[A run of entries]
········

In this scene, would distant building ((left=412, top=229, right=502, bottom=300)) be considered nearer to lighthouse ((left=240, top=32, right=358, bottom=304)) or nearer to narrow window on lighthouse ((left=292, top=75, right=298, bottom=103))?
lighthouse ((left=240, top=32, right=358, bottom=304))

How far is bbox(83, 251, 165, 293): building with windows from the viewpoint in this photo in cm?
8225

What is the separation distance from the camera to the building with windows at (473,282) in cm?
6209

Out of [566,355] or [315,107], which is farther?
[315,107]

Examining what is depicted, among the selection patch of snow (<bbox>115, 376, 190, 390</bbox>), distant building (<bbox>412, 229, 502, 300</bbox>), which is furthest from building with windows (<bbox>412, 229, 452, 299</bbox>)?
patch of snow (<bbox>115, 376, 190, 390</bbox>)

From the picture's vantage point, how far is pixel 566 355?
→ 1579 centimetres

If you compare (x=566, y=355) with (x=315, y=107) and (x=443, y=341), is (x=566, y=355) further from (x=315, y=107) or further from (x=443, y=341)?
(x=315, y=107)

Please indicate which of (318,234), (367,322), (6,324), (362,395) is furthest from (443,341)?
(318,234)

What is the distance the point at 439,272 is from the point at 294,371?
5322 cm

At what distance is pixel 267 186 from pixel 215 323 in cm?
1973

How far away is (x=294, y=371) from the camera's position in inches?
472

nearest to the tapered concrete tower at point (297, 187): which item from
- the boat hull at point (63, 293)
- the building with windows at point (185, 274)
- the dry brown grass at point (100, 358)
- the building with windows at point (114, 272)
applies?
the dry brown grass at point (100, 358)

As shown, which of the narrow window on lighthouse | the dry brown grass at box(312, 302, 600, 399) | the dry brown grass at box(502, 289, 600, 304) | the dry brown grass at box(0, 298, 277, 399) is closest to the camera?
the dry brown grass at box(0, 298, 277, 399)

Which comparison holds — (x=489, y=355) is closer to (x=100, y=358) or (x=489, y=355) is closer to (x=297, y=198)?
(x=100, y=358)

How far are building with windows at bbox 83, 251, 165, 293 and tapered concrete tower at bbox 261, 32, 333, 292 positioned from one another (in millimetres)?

········

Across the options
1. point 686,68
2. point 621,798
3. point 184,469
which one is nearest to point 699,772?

········

* _Your goal_
Copy, word for word, the entries between the line holding "Please indicate which" and the line holding "How far are", inclusive.

* _Result for this task_
Please indicate which of (318,234), (367,322), (6,324), (362,395) is furthest from (443,341)?
(318,234)

What is the distance the point at 439,272 is from the point at 294,371?
5322 cm

At what distance is pixel 267 186 from pixel 215 323 in cm?
1973

How far away is (x=294, y=371) from the camera's position in inches?
472

nearest to the tapered concrete tower at point (297, 187): which item from
- the boat hull at point (63, 293)
- the building with windows at point (185, 274)
- the dry brown grass at point (100, 358)
- the building with windows at point (114, 272)
applies?
the dry brown grass at point (100, 358)

As shown, which of the narrow window on lighthouse | the dry brown grass at box(312, 302, 600, 399) | the dry brown grass at box(502, 289, 600, 304) | the dry brown grass at box(0, 298, 277, 399) is closest to the camera?
the dry brown grass at box(0, 298, 277, 399)

Which comparison holds — (x=489, y=355) is closer to (x=100, y=358) or (x=489, y=355) is closer to (x=297, y=198)?
(x=100, y=358)

How far are building with windows at bbox 83, 251, 165, 293 and tapered concrete tower at bbox 261, 32, 333, 292 positioned from one another (in millimetres)?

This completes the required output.